DataframeReader provides various flavor of the JDBC connection:

Read data from JDBC

The first reading option loads data from a database table. This uses a single JDBC connection to pull the table into the Spark environment.

def jdbc(url: String, table: String, properties: Properties)

  val jdbcHostname = "<hostname>"
  val jdbcPort = 3306
  val jdbcDatabase = "<database>"

  // Create the JDBC URL without passing in the user and password parameters.
  val jdbcUrl = s"jdbc:sqlserver://${jdbcHostname}:${jdbcPort};database=${jdbcDatabase}"
  // Create a Properties() object to hold the parameters.
  import java.util.Properties
  val connectionProperties = new Properties()

  val jdbcUsername = ""
  val jdbcPassword = ""
  connectionProperties.put("user", s"$jdbcUsername")
  connectionProperties.put("password", s"$jdbcPassword")
  val driverClass = "com.mysql.jdbc.Driver"
  connectionProperties.setProperty("Driver", driverClass)
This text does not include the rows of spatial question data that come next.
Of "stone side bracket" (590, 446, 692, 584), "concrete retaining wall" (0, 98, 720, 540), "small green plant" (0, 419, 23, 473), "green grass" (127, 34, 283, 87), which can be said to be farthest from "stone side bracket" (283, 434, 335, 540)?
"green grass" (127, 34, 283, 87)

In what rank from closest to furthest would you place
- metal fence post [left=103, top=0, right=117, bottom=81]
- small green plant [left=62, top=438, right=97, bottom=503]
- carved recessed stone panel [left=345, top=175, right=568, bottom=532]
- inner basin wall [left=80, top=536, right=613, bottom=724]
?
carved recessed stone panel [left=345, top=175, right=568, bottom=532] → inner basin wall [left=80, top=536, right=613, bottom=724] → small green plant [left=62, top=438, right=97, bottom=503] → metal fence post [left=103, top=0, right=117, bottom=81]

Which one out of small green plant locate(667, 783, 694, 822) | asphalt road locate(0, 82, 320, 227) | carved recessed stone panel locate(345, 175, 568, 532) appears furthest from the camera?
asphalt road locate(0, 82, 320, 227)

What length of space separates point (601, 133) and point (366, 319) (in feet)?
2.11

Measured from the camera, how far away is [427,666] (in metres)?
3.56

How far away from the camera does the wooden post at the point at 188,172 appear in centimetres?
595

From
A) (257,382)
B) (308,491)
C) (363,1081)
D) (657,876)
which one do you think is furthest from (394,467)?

  val employees_table = sparkSession.read.jdbc(jdbcUrl, "employees", connectionProperties)

Configure partitioning in Spark SQL

Without any explicit definition, Spark SQL won’t partition any data, i.e. all rows will be processed by one executor. It’s not optimal since Spark was designed to parallel and distributed processing.

Correctly balanced partitions help to improve application performance. Ideally, each of executors would work on similar subset of data. To configure that in Spark SQL using RDBMS connections we must define 4 options during DataFrameReader building: the partition column, the upper and lower bounds and the desired number of partitions. At first glance it seems to be not complicated but after some code writing, they all deserve some explanations:

partitionColumn – as the name indicates, it defines the name of the column which data will be used to partition rows. One important preqrequisite – the row must be of numeric (integer or decimal) type.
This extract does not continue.